20 sept. 2017, 21:10

Une des raisons pour lesquelles j'affectionne le jazz de façon toute particulière, c'est que des personnalités s'y expriment plus librement, il me semble, que dans d'autres genres musicaux. Les instrumentistes ont beau jouer une pièce composée par un musicien donné, ils en sont également les créateurs. La composition est un canevas sur lequel chacun peut ajouter une couleur qui lui est propre. Le leader, lorsqu'il fait appel à un batteur plutôt qu'à un autre, à un trompettiste plutôt qu'à un autre, sait ce que ces musiciens précis peuvent apporter à ses compositions. Il ne choisit pas que des musiciens, il choisit des sensibilités.

Ce que je viens d'écrire peut s'appliquer à bien des styles musicaux, mais la place que l'improvisation tient dans le jazz fait que c'est encore plus vrai dans son cas. "Far from Over", le nouvel opus du pianiste Vijay Iyer en est une autre belle démonstration. Iyer aime varier les choses et nous présente souvent des projets assez différents de ceux qui les ont précédés. Dans les dernières années, nous avons eu de la musique en solo, en trio jazz (avec contrebasse et batterie), en trio indien (avec guitare et tablas), avec quatuor à cordes, en duo (très bel album avec Wadada Leo Smith). Cette fois-ci, il nous présente son sextet: claviers, basse, batterie, saxophone alto, saxophone ténor et trompette. Voyons un peu quels coloristes il est allé chercher pour l'aider à peindre sa nouvelle toile musicale.



Contrebassiste du trio de Vijay Iyer depuis plusieurs années, Stephan Crump a développé une très belle complicité avec le pianiste. Elle est palpable sur "Far from Over". On sent une connexion particulière entre les deux musiciens. Crump est surtout connu pour son travail avec Iyer mais il fait également partie de l'excellent duo Secret Keeper avec la guitariste Mary Halvorson. Il a également publié un album qui a reçu des critiques élogieuses avec Ingrid Laubrock et Cory Smythe cette année.

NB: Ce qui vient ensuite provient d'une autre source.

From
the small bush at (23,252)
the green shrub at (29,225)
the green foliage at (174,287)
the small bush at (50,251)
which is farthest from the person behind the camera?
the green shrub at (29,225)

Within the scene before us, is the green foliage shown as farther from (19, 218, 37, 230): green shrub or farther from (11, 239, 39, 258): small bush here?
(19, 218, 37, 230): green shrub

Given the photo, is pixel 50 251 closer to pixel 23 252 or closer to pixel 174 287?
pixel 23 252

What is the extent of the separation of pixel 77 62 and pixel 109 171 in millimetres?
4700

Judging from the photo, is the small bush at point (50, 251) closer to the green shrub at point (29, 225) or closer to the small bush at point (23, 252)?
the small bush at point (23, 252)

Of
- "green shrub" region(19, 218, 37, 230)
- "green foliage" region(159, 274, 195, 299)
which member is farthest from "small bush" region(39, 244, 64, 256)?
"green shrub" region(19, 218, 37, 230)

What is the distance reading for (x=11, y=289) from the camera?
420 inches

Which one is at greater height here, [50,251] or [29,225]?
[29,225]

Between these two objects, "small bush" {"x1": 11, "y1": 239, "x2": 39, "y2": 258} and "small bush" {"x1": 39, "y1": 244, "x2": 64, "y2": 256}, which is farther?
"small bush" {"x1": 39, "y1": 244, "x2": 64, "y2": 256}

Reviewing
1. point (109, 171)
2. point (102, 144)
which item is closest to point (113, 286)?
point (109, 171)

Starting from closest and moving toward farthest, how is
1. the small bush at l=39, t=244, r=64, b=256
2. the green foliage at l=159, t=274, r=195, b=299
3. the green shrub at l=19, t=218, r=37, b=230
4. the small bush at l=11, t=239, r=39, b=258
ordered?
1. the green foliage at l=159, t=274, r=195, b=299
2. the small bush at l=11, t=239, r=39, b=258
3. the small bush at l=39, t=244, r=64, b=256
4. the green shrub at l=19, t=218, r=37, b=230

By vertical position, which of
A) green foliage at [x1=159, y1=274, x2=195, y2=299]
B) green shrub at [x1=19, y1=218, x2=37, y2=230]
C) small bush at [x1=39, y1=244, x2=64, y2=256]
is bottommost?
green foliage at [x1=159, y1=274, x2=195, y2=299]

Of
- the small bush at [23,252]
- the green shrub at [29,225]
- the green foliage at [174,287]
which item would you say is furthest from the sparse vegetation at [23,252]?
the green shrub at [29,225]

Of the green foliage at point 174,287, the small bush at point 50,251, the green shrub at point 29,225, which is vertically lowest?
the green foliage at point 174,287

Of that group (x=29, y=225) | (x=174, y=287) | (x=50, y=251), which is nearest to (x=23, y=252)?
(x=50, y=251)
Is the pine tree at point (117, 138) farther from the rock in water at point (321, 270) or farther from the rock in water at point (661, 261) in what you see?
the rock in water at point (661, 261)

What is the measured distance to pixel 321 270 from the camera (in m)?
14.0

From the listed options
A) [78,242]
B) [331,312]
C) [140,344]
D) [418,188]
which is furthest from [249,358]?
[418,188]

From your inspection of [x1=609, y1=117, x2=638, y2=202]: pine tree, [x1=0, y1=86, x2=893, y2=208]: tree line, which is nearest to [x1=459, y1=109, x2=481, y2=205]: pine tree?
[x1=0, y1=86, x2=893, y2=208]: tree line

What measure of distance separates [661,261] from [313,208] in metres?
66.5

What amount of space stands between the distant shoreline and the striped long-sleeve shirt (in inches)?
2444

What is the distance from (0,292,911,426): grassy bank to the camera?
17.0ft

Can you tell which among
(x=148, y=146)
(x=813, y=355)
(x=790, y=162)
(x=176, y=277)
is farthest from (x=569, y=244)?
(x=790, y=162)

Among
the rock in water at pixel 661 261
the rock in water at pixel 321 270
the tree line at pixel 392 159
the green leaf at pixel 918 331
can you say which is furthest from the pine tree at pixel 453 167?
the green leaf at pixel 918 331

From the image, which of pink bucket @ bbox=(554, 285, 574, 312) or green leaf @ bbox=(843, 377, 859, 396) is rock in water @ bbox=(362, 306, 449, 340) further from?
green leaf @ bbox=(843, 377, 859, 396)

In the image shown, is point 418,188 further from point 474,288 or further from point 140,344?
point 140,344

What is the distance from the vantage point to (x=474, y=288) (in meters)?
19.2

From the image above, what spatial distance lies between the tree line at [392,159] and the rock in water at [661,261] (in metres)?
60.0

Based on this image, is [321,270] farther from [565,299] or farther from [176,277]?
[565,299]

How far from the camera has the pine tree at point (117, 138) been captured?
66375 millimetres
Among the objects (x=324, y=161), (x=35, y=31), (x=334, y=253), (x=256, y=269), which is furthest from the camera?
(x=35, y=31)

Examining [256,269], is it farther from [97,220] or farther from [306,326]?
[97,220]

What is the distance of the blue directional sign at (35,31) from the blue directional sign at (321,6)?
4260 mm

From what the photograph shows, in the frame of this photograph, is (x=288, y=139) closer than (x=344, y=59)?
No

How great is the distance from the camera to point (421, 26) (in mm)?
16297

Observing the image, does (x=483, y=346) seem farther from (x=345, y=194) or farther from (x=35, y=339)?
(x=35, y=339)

Tyshawn Sorey est une autre figure connue dans l'univers de Iyer. Il tient le rôle de batteur substitut quand les projets de Marcus Gilmore l'empêchent de tenir les baguettes dans le trio. Il a donc, lui aussi, une relation bien établie avec Iyer et Crump. C'est un batteur exceptionnel doté d'une solide virtuosité. Comme je le disais dans mon texte à propos de son dernier album, Sorey peut jouer des rythmiques très complexes à une vitesse hallucinante. Il est, encore une fois, impressionnant tout au long de "Far from Over". Son jeu marqué par la techno et le hip-hop apporte une touche de modernité sur l'album. Il vole rarement la vedette (sauf sur les morceaux "Down the Wire" et "Good on the Ground" où il prend les devant pour quelques instants), mais si on écoute avec un minimum d'attention ce qui se passe derrière les autres instruments, on risque d'avoir le tournis.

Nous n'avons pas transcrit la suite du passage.